Son zamanlarda Batı medyasında yeni bir moda türedi. Türkiye'nin iç siyasi dengelerini yönlendirebilmek amacıyla bir ajandaları olduğu malumun ilanı. Uzun zamandır da uyguluyorlar bunu. Bilmeyen yok. Şaşırtıcı da değil.
Frenk frenkliğini yapıyor.
Türkiye'yi kendi yörüngelerinde tutabilmek için yapmayacakları şey yok. Kırk takla da atarlar mağaraya girip kırk tilkinin kuyruğunu birbirlerine de bağlarlar.
Gözleri o kadar kararmış durumda.
Cumhur ittifakı adayı Binali Yıldırım'ın 23 Haziran'daki İstanbul seçimlerini kazanmasından ödleri kopuyor. Gözlerine uyku girmiyor.
İyide size ne oluyor, niye bu kadar heyecanlanıyorsunuz?
Seçim İstanbul'da yapılıyor, Brüksel'de veya Washington'da değil.
Fakat son yıllarda Türkiye'nin kritik alanlarda sağladığı gelişmelerden dolayı korku tüneline girmişler bir kere.
Kaç kere ayağa fırladılar, artık Erdoğan gidiyor diye.
Sonunda milletimiz hepsini boşa çıkardı.
Hem sandıkları patlattı hem de darbecileri tepeledi.
Gerisin geriye oturdular yerlerine.
BATI'DAN ESEN YALAN RÜZGÂRI
Şimdi yine korku bacayı sarmış.
31 Mart'ta "artık yeniliyor" diye sevinç çığlıklarıyla nümayişler düzenledikleri Recep Tayyip Erdoğan'ın partisi AK Parti'nin İstanbul'da seçimi kazanma ihtimali uykularını kaçırtıyor.
Binali Yıldırım lehine oluşmaya başlayan kamuoyunu dağıtma gayretindeler.
Bir yandan kendi adayları kadar benimsedikleri, koruyup kolladıkları CHP adayı hakkında övgüler düzüyorlar diğer taraftan Cumhur İttifakı adayı hakkında kara propagandadan vazgeçmiyorlar.
Bu yüzden yeni alavere dalavere işlerine girmeye başlamışlar.
Dışarıdan yapılan propagandaya karşı AK Parti seçmeninin artık bağışıklık kazandığının farkındalar.

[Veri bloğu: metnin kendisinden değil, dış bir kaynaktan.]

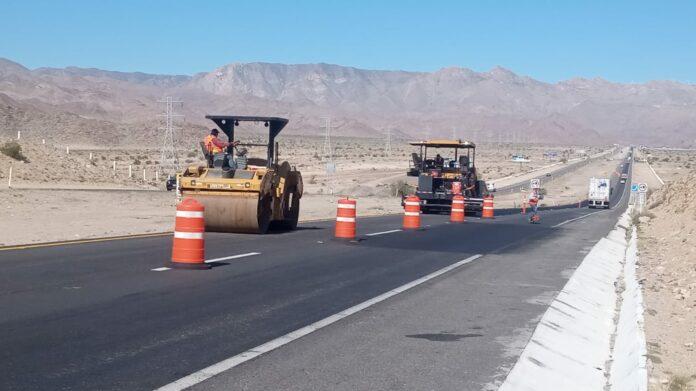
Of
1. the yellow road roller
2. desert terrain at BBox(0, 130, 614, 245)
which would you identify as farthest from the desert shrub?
the yellow road roller

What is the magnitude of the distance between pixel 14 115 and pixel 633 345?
12522cm

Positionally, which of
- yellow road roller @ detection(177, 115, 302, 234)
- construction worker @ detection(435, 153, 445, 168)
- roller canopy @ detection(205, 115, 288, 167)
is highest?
roller canopy @ detection(205, 115, 288, 167)

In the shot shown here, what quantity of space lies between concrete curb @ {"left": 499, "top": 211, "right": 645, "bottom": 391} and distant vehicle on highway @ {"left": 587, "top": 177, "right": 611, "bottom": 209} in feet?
206

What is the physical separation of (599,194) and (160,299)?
70.1 meters

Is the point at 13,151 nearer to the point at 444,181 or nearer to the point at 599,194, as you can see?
the point at 444,181

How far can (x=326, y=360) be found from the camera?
899 cm

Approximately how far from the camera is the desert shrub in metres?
48.4

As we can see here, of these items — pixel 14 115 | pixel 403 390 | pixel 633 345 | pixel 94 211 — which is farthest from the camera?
pixel 14 115

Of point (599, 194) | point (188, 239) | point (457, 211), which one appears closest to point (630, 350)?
point (188, 239)

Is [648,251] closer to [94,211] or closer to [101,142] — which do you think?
[94,211]

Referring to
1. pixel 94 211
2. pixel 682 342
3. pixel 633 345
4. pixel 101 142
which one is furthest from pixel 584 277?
pixel 101 142

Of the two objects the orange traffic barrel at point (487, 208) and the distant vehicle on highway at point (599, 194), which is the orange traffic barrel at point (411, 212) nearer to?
the orange traffic barrel at point (487, 208)

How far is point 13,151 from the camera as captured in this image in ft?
160

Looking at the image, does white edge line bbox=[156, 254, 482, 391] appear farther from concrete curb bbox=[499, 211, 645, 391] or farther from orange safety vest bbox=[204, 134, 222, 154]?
orange safety vest bbox=[204, 134, 222, 154]
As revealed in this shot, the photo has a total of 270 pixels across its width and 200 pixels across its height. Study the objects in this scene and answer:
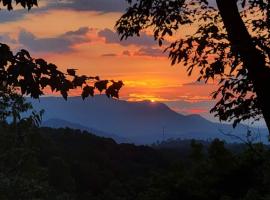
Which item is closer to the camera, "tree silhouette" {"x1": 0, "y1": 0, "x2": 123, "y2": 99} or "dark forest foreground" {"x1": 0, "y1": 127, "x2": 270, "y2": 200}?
"tree silhouette" {"x1": 0, "y1": 0, "x2": 123, "y2": 99}

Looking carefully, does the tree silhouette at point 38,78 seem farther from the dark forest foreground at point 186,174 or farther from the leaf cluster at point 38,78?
the dark forest foreground at point 186,174

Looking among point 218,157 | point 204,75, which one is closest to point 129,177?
point 218,157

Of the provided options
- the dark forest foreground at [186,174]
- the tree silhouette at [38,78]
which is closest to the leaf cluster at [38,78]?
the tree silhouette at [38,78]

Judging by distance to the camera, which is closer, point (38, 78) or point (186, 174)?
point (38, 78)

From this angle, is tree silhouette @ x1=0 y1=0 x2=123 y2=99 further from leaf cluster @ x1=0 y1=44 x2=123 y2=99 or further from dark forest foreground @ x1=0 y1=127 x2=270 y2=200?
dark forest foreground @ x1=0 y1=127 x2=270 y2=200

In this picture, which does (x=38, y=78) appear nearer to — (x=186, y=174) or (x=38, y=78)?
(x=38, y=78)

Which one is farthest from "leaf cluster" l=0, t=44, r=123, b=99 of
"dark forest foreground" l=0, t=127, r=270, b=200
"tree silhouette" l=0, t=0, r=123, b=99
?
"dark forest foreground" l=0, t=127, r=270, b=200

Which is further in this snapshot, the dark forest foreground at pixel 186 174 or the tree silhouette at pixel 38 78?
the dark forest foreground at pixel 186 174

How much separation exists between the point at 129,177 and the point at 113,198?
71.2ft

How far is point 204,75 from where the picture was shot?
10430mm

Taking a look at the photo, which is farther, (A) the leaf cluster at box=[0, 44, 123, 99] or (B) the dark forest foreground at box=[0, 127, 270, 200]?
(B) the dark forest foreground at box=[0, 127, 270, 200]

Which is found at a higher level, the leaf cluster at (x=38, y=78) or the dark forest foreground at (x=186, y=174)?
the leaf cluster at (x=38, y=78)

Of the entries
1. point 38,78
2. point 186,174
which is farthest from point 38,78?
point 186,174

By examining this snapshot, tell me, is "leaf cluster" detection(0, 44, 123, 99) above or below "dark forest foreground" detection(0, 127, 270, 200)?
above
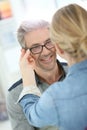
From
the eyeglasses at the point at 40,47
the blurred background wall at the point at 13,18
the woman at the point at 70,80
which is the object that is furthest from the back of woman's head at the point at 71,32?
the blurred background wall at the point at 13,18

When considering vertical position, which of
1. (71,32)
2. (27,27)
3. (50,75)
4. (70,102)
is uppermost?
(71,32)

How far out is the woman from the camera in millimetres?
1029

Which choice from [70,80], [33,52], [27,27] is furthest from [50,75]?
[70,80]

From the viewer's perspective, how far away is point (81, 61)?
1.07m

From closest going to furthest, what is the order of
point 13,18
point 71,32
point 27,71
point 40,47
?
point 71,32 → point 27,71 → point 40,47 → point 13,18

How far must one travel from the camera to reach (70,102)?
1056mm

Ne anlatsalar tutmuyor.
Sultan diyorlar, otokrat diyorlar, diktatör diyorlar falan diyorlar filan diyorlar ama tutmuyor. Yemiyor millet.
ADINI VERMEYEN BİR YETKİLİYMİŞ
Çünkü Türkiye'de toplum Batı'dan esen bu yalan rüzgârına olabildiğince aşina.

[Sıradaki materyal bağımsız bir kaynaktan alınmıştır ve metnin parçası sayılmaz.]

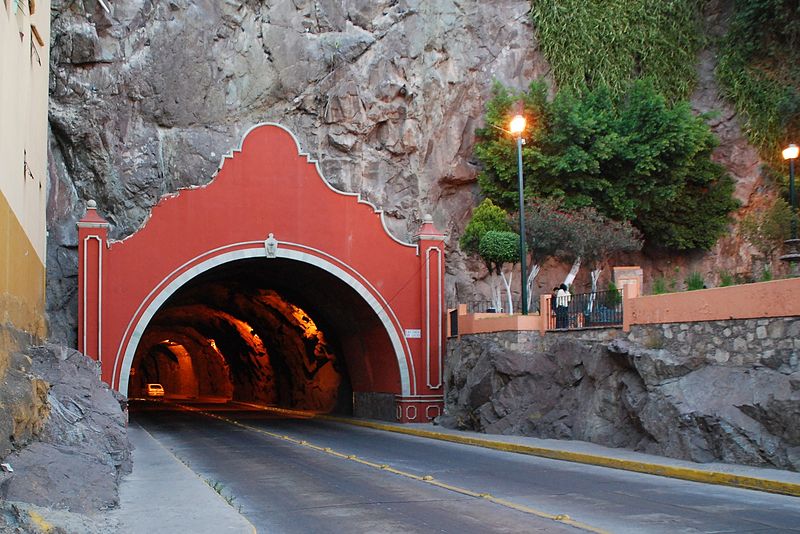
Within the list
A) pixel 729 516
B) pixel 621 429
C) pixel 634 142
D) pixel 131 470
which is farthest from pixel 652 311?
pixel 634 142

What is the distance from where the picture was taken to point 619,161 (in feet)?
112

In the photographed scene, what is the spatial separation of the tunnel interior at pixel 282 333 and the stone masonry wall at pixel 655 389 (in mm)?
6828

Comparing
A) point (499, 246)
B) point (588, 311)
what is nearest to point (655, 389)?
point (588, 311)

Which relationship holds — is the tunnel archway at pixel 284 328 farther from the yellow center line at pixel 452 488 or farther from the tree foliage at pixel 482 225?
the yellow center line at pixel 452 488

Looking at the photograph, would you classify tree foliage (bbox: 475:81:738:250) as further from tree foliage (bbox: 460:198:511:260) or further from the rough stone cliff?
tree foliage (bbox: 460:198:511:260)

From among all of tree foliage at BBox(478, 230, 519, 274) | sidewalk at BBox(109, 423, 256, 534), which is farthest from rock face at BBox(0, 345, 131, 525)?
tree foliage at BBox(478, 230, 519, 274)

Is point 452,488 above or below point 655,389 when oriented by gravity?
below

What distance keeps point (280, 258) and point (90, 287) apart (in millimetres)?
5869

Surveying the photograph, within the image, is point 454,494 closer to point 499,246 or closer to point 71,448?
point 71,448

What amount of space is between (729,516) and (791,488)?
2365mm

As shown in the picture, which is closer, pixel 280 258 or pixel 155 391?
pixel 280 258

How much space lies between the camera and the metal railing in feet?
62.6

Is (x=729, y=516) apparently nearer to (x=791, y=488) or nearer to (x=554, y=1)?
(x=791, y=488)

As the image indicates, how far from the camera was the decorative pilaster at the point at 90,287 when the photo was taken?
24891 mm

Sultan İkinci Abdülhamit döneminden hafızasına işlenmiş olan bu hakikati unutmuyor.
Bu yüzden İstanbul seçimleri öncesi yeni bir metot deneniyor.

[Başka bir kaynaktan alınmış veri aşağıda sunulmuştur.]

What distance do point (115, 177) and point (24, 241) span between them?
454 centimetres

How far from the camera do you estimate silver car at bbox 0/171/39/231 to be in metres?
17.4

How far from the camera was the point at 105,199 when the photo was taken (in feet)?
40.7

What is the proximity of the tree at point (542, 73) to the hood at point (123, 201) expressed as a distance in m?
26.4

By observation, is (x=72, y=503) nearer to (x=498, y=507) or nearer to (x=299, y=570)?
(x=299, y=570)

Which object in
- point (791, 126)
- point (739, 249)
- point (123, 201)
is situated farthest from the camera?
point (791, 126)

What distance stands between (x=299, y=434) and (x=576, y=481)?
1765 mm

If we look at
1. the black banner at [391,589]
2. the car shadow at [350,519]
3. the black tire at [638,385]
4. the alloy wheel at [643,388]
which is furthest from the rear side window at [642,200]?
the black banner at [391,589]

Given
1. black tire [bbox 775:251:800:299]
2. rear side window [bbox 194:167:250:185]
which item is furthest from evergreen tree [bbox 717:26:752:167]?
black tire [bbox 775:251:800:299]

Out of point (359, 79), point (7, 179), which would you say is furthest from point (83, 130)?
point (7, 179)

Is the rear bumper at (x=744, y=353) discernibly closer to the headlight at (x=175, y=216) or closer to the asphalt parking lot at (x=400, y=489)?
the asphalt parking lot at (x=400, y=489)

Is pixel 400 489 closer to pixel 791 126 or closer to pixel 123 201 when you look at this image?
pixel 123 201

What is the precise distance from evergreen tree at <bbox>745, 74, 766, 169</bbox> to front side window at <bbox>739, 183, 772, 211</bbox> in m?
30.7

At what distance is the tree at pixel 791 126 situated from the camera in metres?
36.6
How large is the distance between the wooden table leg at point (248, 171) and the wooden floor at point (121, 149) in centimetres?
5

Uydurma haber yapılarak seçmen davranışının yönlendirilme çabası var.
Geçen gün Reuters tarafından abonelerine geçilen bir haberde güya bir AK Partili yetkili ile konuşulmuş. İsmi yok. Cismi yok. Muhtemelen kanka oldukları birinin ağzından kendi planlarını aktarmışlar.
O isimsiz kişi de İstanbul seçimlerinde kendi partisinin üç puan geride olduğunu söylemiş.
Bak şu işe. Hiçbir ankette böyle bir veri yokken güya bir AK Parti'li çıkmış ve biz üç puan gerideyiz demiş.
Sonrasında da ama demiş, Erdoğan sahaya çıkıp ağırlığını koyunca toparlayacağız.
Nasıl bir kurgu ama!
Şeytana pabucunu ters giydirir!
REUTERS'IN ASPARAGAS HABERİ
Tabii ki böyle biri yok. Aksine Binali Yıldırım'ın durumu gayet iyi.
Eğer böyle bir veri varsa kamuoyunun doğru ve güvenilir şekilde bilgilendirilmesi açısından adının açıklanması gerekir. Gazetecilik mesleğinin etik ilkeleri ve şeffaflık açısından da olması gereken budur. İç siyasetin kilitlendiği kritik bir konuda kendi niyetlerini başkasına mâl ederek yazmak da bir panik havasını yansıtıyor aslında.
Dolayısıyla Reuters iç siyasi bir meselede kendi ilkelerini bir kez daha çiğnemiş oldu.
Meslek etiği ile ilişkisinin olmadığını ve Batı medyasının siyasi rekabet adına yok etmeyeceği ilkesinin olmadığını bir kez daha göstermiş oldu.
Devamı gelecektir bu türden uydurmaların.
Bunun adı tam olarak asparagas haberciliğidir.